Currently no good image cleanup solution exists. Amazon Elastic Container Registry (Amazon ECR) allows retention rules for fixed periods of time, but it is possible that some images can be in use for longer periods of time. There is no way to specify both an age and in use flag for images. A custom solution would need to identify either images that are in use from an Amazon ECS agent or check recent task definitions.
Lastly, rollbacks aren’t smooth. To achieve a rollback, you have to go into each of the services manually and click the old task definition to revert. Given all of the services that PSS actually run, they have 10 different services they may need to manually roll back. In most cases it is best practice to add a new commit and continue to deploy forward, though some changes have a significant impact and rollback is the quicker and best solution.

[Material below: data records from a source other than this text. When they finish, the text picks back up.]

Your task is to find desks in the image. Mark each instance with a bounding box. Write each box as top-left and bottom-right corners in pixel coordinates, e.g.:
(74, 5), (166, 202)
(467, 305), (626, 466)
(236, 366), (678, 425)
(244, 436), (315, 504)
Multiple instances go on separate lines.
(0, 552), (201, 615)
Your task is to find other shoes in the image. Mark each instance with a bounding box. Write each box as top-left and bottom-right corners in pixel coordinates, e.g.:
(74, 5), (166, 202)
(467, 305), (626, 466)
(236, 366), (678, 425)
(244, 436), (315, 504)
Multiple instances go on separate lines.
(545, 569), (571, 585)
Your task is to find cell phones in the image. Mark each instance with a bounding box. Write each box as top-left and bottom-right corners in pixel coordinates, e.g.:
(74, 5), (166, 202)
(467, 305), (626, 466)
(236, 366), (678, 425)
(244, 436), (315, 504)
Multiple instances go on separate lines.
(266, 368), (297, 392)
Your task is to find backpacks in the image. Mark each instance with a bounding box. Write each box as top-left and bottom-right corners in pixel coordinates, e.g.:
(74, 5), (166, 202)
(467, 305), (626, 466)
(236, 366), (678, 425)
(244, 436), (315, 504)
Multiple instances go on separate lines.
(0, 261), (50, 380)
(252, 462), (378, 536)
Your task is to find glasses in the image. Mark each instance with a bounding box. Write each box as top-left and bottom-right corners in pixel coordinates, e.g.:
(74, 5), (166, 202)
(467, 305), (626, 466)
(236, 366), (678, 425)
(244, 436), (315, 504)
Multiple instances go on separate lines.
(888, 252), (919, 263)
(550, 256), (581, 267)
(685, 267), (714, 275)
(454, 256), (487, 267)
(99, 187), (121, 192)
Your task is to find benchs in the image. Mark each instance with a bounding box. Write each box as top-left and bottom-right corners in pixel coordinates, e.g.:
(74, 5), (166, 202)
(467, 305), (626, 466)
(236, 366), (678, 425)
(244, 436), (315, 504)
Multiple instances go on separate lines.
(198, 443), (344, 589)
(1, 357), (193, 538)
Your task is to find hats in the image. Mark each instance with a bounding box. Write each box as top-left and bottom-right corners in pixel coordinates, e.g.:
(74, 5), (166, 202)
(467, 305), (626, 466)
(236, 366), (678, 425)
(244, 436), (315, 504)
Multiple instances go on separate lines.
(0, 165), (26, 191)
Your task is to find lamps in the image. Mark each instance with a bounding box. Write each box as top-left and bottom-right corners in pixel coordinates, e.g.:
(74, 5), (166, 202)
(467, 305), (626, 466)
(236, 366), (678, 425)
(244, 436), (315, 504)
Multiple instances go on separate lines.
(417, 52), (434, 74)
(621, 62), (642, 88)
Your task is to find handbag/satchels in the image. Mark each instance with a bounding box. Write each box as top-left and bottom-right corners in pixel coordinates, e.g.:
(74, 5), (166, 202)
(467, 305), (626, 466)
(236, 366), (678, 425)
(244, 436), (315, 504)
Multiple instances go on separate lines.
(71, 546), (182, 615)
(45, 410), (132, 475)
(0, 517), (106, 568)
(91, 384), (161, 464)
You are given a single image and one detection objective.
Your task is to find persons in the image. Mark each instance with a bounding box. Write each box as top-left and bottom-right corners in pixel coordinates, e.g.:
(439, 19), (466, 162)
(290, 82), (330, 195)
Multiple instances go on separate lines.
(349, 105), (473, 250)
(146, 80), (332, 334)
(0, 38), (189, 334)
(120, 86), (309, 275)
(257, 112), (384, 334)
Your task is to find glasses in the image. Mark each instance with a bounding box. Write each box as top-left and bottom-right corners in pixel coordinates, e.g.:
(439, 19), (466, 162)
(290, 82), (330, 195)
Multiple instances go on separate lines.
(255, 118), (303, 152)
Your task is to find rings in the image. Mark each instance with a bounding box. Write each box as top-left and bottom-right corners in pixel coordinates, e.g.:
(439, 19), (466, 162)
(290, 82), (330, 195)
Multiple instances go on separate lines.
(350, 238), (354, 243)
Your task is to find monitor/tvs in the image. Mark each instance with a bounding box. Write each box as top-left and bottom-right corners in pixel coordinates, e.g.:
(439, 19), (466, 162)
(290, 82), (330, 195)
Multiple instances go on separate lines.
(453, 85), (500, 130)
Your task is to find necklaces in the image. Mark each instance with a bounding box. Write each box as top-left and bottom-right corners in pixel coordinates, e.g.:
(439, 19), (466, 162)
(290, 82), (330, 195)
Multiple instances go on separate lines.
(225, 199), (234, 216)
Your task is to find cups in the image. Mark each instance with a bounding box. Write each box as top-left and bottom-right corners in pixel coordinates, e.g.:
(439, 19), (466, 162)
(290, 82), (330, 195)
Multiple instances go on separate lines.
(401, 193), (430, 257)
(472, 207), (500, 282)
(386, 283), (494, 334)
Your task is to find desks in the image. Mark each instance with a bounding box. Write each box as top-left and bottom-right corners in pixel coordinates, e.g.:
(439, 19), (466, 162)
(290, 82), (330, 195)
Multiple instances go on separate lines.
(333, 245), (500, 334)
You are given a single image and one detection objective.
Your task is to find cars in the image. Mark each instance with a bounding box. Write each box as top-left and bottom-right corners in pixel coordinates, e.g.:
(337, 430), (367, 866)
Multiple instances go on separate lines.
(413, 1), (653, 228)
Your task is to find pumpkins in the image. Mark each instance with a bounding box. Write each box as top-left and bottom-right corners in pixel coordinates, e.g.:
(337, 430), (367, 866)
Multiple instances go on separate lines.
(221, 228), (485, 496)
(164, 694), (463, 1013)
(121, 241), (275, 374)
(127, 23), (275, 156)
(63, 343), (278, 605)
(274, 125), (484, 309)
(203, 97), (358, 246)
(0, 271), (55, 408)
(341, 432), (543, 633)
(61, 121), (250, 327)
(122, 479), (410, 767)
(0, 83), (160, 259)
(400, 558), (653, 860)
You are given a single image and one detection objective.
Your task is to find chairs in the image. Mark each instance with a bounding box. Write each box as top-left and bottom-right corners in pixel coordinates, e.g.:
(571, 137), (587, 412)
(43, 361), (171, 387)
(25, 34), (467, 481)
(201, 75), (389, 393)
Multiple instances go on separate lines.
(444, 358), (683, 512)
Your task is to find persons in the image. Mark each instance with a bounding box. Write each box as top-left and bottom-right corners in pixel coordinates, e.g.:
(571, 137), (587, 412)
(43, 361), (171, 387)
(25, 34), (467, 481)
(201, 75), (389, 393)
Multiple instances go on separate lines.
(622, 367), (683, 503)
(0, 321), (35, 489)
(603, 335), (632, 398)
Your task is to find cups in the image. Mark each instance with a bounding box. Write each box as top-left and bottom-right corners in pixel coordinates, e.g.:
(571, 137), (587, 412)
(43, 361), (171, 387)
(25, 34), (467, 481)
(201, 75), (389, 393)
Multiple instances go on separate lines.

Assessing impact of PSS’s move to CI/CD
Comparing Capistrano to AWS CodeBuild buildspecs
PSS’s old Capistrano code would deregister Virtual Machines (VMs) out of load balancers, use SSH and checkout code, and re-register with load balancers. The Capistrano code had no conception of what or how these machines were configured, and AMI configuration was a manually documented process that would be updated every few years. The Capistrano logic was also many hundreds of lines split across files. Capistrano would be run by a bastion instance with limited per-user permission capabilities.
Today PSS use AWS CodeBuild buildspecs to build their docker images. These buildspecs are approximately 50 lines. They use Terraform to manage their infrastructure, which has effectively replaced their wiki documentation for building an image by hand. Deployments are able to take advantage of AWS Identity and Access Management (AWS IAM) based roles and policies. It’s also easier for new employees to do a deployment because all steps are point-and-click versus through an SSH terminal.
Deployment times: faster for new capacity, equivalent for each release
Today, when PSS need to deploy new capacity, it takes 2 to 3 minutes, all automated, to launch and register a new Amazon EC2 instance. Once registered, it takes another 2 to 3 minutes to pull images and start containers. Every deployment however requires us to build an Amazon ECR image, as PSS are building multi architecture images, this can add an additional 5 minutes to the deployment times.
Previously this would be a manual process in multiple AWS windows to launch and configure an Amazon ECS image, and adding new capacity would take >10 minutes and could be error-prone.
Consistency across environments
PSS is using the same Dockerfile now to build images for Development, Test, and Production. When doing future software upgrades, PSS can do them with more confidence that they have not introduced unanticipated regressions, and can spend less time supporting bespoke configurations for dev and test environments.
Conclusion
In this post, it showed how PSS simplified the code deployment process while maintaining their deployment workflow and not slowing down deployment times. PSS have better security controls in place that reduce access to running instances and have enabled themselves to containerize their production environment, which simplified the migration to more efficient and cost effective AWS Graviton instance types.